WASHINGTON, DC — DC Health has been notified of a confirmed case of measles in a person who traveled through DC area airports when returning from international travel. While the threat of transmission is low, DC Health is notifying District residents who were at these locations about their possible exposure. Listed below are the dates, times and locations where the potential exposure occurred:
- Washington Dulles International Airport International Terminal
- January 27th 6:00 am–9:30 am
- Claridge House at 2445 Lyttonsville Rd, Silver Spring, MD 20910
- January 27th 7:30 am–10:00 am
- January 27th 6:00 pm–January 28th 1:00 am
- January 29th 7:00 am–10:00 am
- Suburban Hospital Emergency Department
- January 27th 7:00 pm–11:00 pm
Measles are a highly contagious, acute viral respiratory illness that often affects children. Patients are contagious from 4 days before the rash appears through 4 days after the rash appears. The virus is transmitted largely by respiratory droplets or by airborne droplets in enclosed spaces when an infected person breathes, coughs, or sneezes. The virus can remain infectious in the air and on surfaces for up to two hours after an infected person leaves an area. Early symptoms consist of a fever of 101 degrees Fahrenheit or more, a runny nose, coughing and red watery eyes.
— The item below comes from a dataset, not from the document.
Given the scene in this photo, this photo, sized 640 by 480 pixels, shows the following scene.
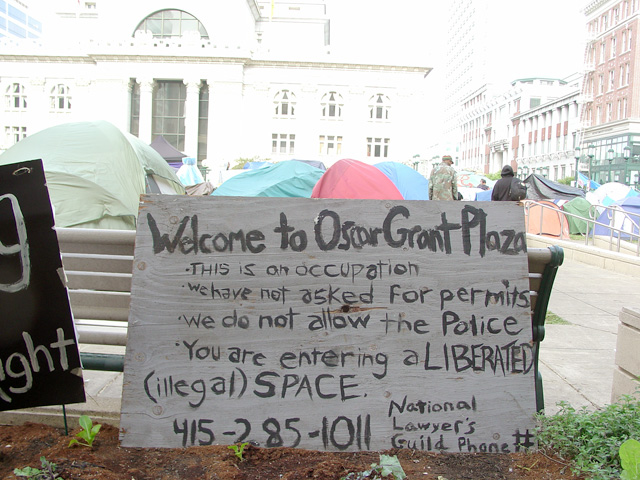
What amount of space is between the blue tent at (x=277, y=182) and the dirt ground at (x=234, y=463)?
36.4ft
If you believe you were at one of these locations at the time of the potential exposure, DC Health recommends:
- If you have never received a measles containing vaccine (either the measles, mumps and rubella [MMR] vaccine or a measles only vaccine, which is available in other countries), you may be at risk of developing measles. Anyone who was exposed and is at risk of developing measles should monitor for symptoms for 21 days.
- If you notice the symptoms of measles, immediately isolate yourself by staying home and away from others. Contact your healthcare provider right away. Call ahead before going to your healthcare provider’s office or the emergency room to notify them that you may have been exposed to measles and ask them to call the health department. This will help protect other patients and staff.
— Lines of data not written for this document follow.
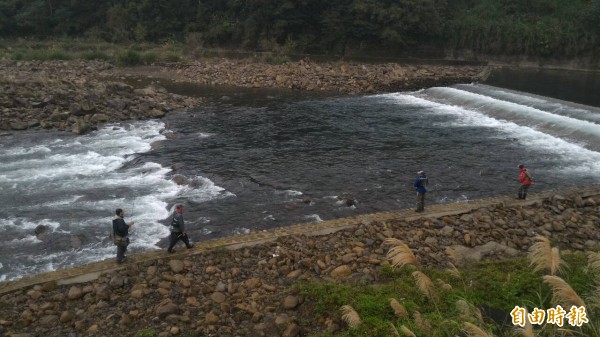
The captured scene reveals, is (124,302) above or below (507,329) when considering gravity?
below

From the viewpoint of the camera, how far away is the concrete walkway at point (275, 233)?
10547 mm

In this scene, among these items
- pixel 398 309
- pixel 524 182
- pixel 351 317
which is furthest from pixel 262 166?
pixel 398 309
- If you have received two doses of a measles containing vaccine, or were born before 1957, you are protected and do not need to take any action.
- If you have an immunocompromising condition, please consult with your healthcare provider if you have questions or develop symptoms.
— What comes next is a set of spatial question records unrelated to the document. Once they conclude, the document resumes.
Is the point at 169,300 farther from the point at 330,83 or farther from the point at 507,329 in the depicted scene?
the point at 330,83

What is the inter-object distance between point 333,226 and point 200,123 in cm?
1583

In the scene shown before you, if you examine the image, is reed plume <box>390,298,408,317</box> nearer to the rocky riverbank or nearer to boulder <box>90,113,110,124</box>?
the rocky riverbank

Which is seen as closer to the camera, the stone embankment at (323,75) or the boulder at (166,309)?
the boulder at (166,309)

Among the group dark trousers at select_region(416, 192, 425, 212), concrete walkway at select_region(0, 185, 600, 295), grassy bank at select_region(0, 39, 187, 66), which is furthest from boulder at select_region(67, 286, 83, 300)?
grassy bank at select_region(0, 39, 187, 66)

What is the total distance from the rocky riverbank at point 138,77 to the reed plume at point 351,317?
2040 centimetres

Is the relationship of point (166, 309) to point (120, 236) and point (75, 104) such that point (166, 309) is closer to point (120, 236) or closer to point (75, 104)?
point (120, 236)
- If you have received only one dose of a measles containing vaccine, you are very likely to be protected, and your risk of being infected with measles from any of these exposures is very low. However, to achieve complete immunity, contact your healthcare provider about getting a second vaccine dose.
The District of Columbia Department of Health promotes health, wellness and equity, across the District, and protects the safety of residents, visitors and those doing business in our nation’s capital.